Remnants of more than 3 million transposable elements, primarily retroelements, comprise nearly half of the human genome and have generated much speculation concerning their evolutionary significance. We have exploited the draft human genome sequence to examine the distributions of retroelements on a genome-wide scale. Here we show that genomic densities of 10 major classes of human retroelements are distributed differently with respect to surrounding GC content and also show that the oldest elements are preferentially found in regions of lower GC compared with their younger relatives. In addition, we determined whether retroelement densities with respect to genes could be accurately predicted based on surrounding GC content or if genes exert independent effects on the density distributions.

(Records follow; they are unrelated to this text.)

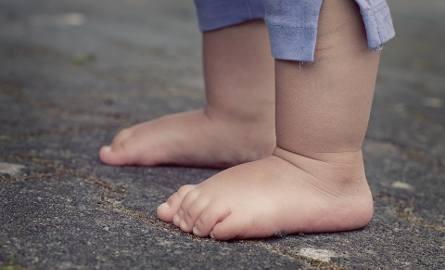O krok od tragedii w Pabianicach. Małe dzieci stały w oknie na 9 piętrze, a rodzice... spali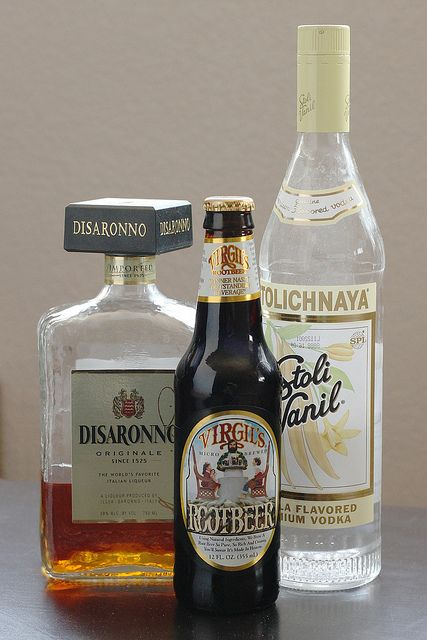 alcoholic root beer float ingredients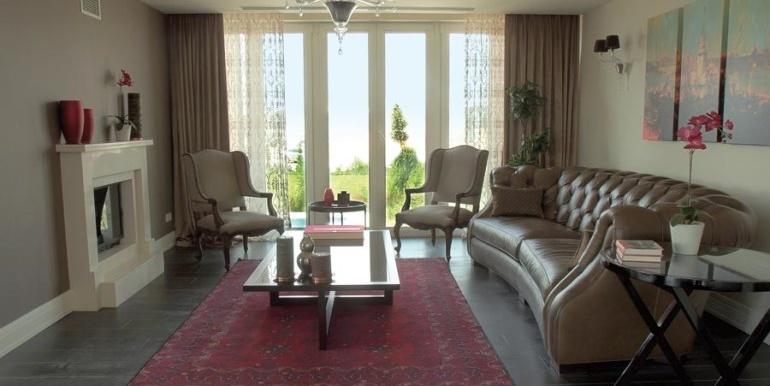 elegant-villa-for-sale-in-istanbul 10 (770 x 513)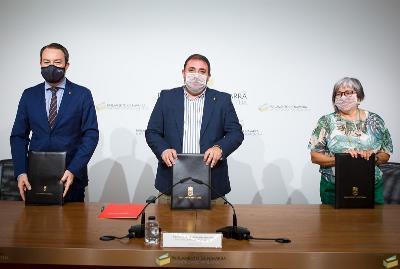 Representantes de CERMIN, UPNA y Parlamento de Navarra durante la firma del Convenio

This analysis revealed that all classes of long terminal repeat (LTR) retroelements and L1 elements, particularly those in the same orientation as the nearest gene, are significantly underrepresented within genes and older LTR elements are also underrepresented in regions within 5 kb of genes. Thus, LTR elements have been excluded from gene regions, likely because of their potential to affect gene transcription. In contrast, the density of Alu sequences in the proximity of genes is significantly greater than that predicted based on the surrounding GC content. Furthermore, we show that the previously described density shift of Alu repeats with age to domains of higher GC was markedly delayed on the Y chromosome, suggesting that recombination between chromosome pairs greatly facilitates genomic redistributions of retroelements. These findings suggest that retroelements can be removed from the genome, possibly through recombination resulting in re-creation of insert-free alleles. Such a process may provide an explanation for the shifting distributions of retroelements with time.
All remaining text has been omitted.